Der große Bruder ist, wie sein Erfinder, ein Faselhans: „Wer wäre nicht gleich seinen verflossenen Zehen, seinen einstigen Fersen, seinen Waden und Schienbeinknochen auf ewig verbittert, wenn er von einem bösen Moment auf den anderen nicht mehr mit dem lebenslustigen Rest, mit Bauch, Brust, Nase und Haar durch Sonne, Luft und Wind über die Planken der Tage stapfen dürfte“, sinniert er über die Perspektiven, die sich amputierten Seeräubern bieten, in denen Klein die lyrischen Ahnherren unserer guten alten Kriegsheimkehrer sieht.

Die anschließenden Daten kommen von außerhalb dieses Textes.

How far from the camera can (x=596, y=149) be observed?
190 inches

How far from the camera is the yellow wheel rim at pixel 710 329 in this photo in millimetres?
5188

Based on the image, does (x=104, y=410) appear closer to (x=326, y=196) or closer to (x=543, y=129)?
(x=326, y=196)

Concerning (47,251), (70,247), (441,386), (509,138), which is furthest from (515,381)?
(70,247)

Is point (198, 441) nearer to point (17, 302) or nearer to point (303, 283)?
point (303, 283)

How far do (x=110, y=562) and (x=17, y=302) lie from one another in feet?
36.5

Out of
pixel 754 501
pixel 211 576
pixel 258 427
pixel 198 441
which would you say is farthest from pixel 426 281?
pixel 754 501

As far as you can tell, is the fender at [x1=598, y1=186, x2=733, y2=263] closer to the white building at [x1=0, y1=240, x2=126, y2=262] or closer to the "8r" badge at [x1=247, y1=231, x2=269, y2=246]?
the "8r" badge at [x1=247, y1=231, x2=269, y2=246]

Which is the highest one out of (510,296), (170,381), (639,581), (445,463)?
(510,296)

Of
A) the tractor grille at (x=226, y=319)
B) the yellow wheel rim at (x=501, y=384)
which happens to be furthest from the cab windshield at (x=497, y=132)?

Durch den Roman tappt, umgaukelt von „Piepmatz-Hirnchen“ und „Schleimgesichtchen“, eine Armee von Versehrten. Darunter ein ausgewachsener Bär, der sich am Ende als Gummibär entpuppt. Das hat dem Verfasser Vergleiche mit Enyd Blyton, Thomas Mann und Günter Grass eingebracht. Während Grass-Lesen, wie die „Süddeutsche Zeitung“ 2006 ermittelte, „dem Lutschen von Brühwürfeln“ gleicht, geht Klein-Lesen in Richtung Klostein.
Die Sonne „suppt“ durch Vorhänge, das Gaswerk bläht sich „selbstgewiss wie eine große Kröte“, und um die „erbsengrünen“ und „knochenbleichen“ Neubauten sammeln sich – wie die Fliegen um die Haufen – die verstümmelten Männer: der blinde Quetschkommoden-Mann, der taubstumme Kikki-Mann, der Mann ohne Gesicht und der hirntote Panzerführer. Am Ende kommen noch der kleine und der große Imker hinzu – reichlich spät, denn die Seelen-Wabe ist schon vorne, im zweiten Satz, ausgelaufen.
„So, wie es sich für eine gute Geschichte gehört, hat das Ganze wieder auf dem Fundament des Anfangs Fuß gefasst.“ Klein liebt es, über die Geheimnisse seiner Kunst in blitzenden Bonmots Auskunft zu geben. Wer wissen will, wie der Dichter es schafft, sich „den Zungenschlägen meines Sommers anzuverwandeln“, wird im fünften „Sonnentag“ fündig. Dort teilt das „schlimme Früchtchen“ alles Nötige über die Kunst des elastischen, vorgeburtlichen Lauschens mit, während im Hintergrund – ich freu mich schon auf die Verfilmung – ein Neger in einem „Buddelkasten“ liegt und singt.
Unablässig in sich selbst und seinen amputierten Männern, seinen Bären und Panzerfahrern herumwurmisierend, nähert sich der Autor nach 445 Seiten dem Höhepunkt. Der war für empfindsame Naturen schon immer ein kleiner Tod. Im letzten Satz zupft er sich „höchstselbst die Stummelglieder lang“ und badet, bevor ihn ein „Blutkerl“ mit einer Gummikugel beschießt, „mit langem, nachtblondem Haar und milchig nackt in einem schwarzen See“.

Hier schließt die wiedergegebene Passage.